Jim Carrey is back in yet another great comedy, although it doesn't quite live up to the spectacular Dumb & Dumber.
Liar Liar is about a boy who, after being stood up by his big-shot lawyer father one too many times, wishes that for just one day his dad couldn't lie. This wreaks havoc on his personal life and even more on his professional life as a lawyer who makes a living putting criminals back on the streets.
Carrey is immediately and constantly hilarious in his role as the unwillfully honest Fletcher Reede. Every scene is full of awkwardly straightforward behavior and dialogue ("Whatever takes the focus off your head!) that is funny because it is so unusual and unexpected. Maura Tierney delivers one of the best performances of her career (second only to her wonderful job in Primal Fear), but Cary Elwes plays a disappointing turn from his amazing job in The Princess Bride. Seeing him as the endlessly charming Wesley in that film and then seeing him as a squirrely step-father type in Liar Liar just didn't seem to fit, but the film was able to overcome such small problems and present itself as a good and entertaining comedy.

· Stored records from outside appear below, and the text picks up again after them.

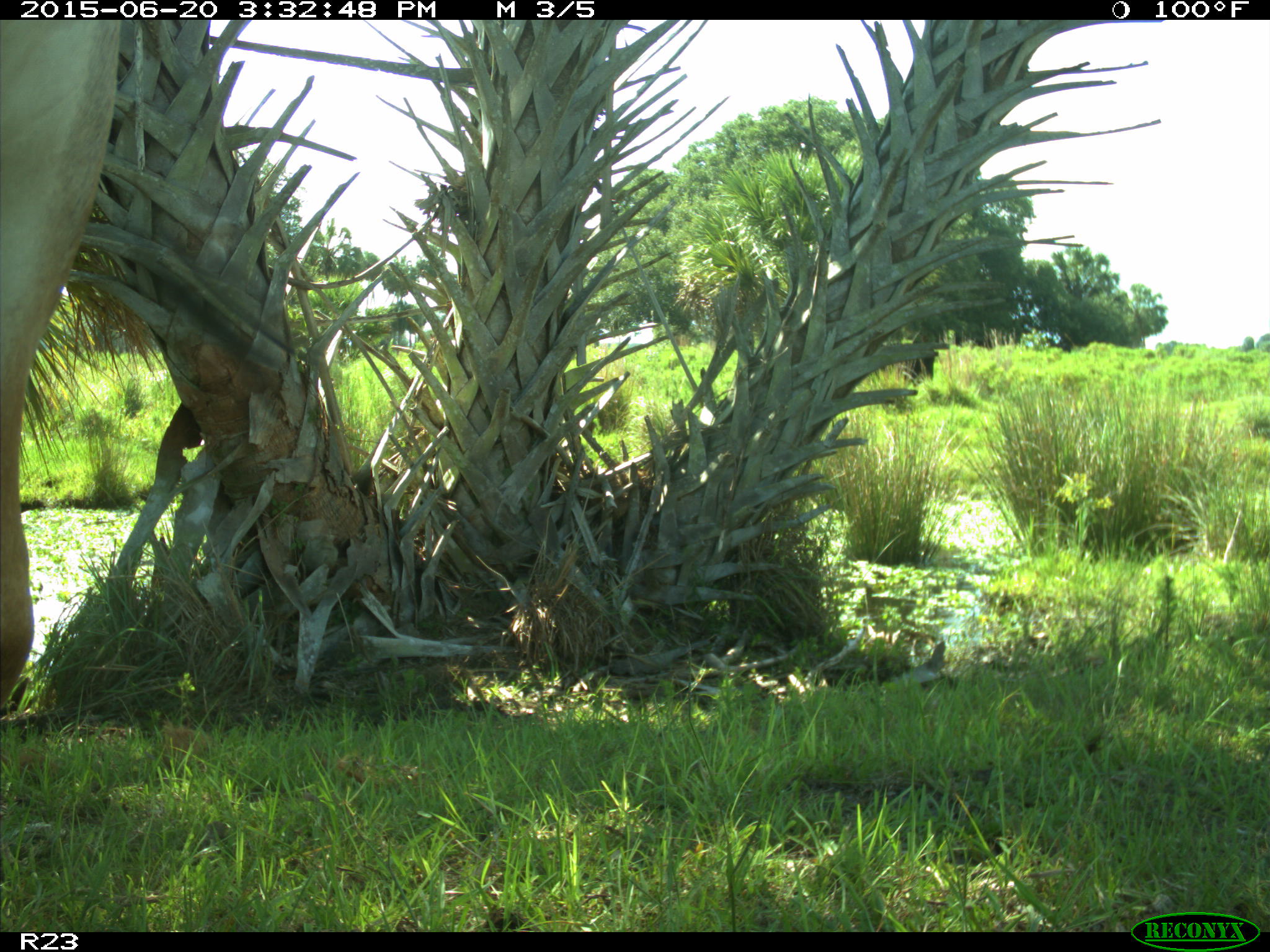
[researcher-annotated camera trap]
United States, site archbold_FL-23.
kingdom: Animalia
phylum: Chordata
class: Mammalia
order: Artiodactyla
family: Bovidae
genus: Bos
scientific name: Bos taurus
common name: domestic cow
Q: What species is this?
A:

In addition to the good comedy that Liar Liar presented, there were strange comedic scenes that Carrey had never done before. For example, I have never seen him portray a descent into madness as was shown with the blue pen, and it should be noted how well this funny man played the part of a man trying very hard not to be funny, with hilarious results. This is a bit like his role in Man on the Moon where he was a comedian playing a comedian who was often deliberately not funny, and the results there were hilarious as well. Jim Carrey's great comedy acting skills were a crucial element of this film, but they are not the only redeeming value of the movie itself. The story is solid and legitimate as well, and it is well-presented and directed, resulting in a good, fun comedy.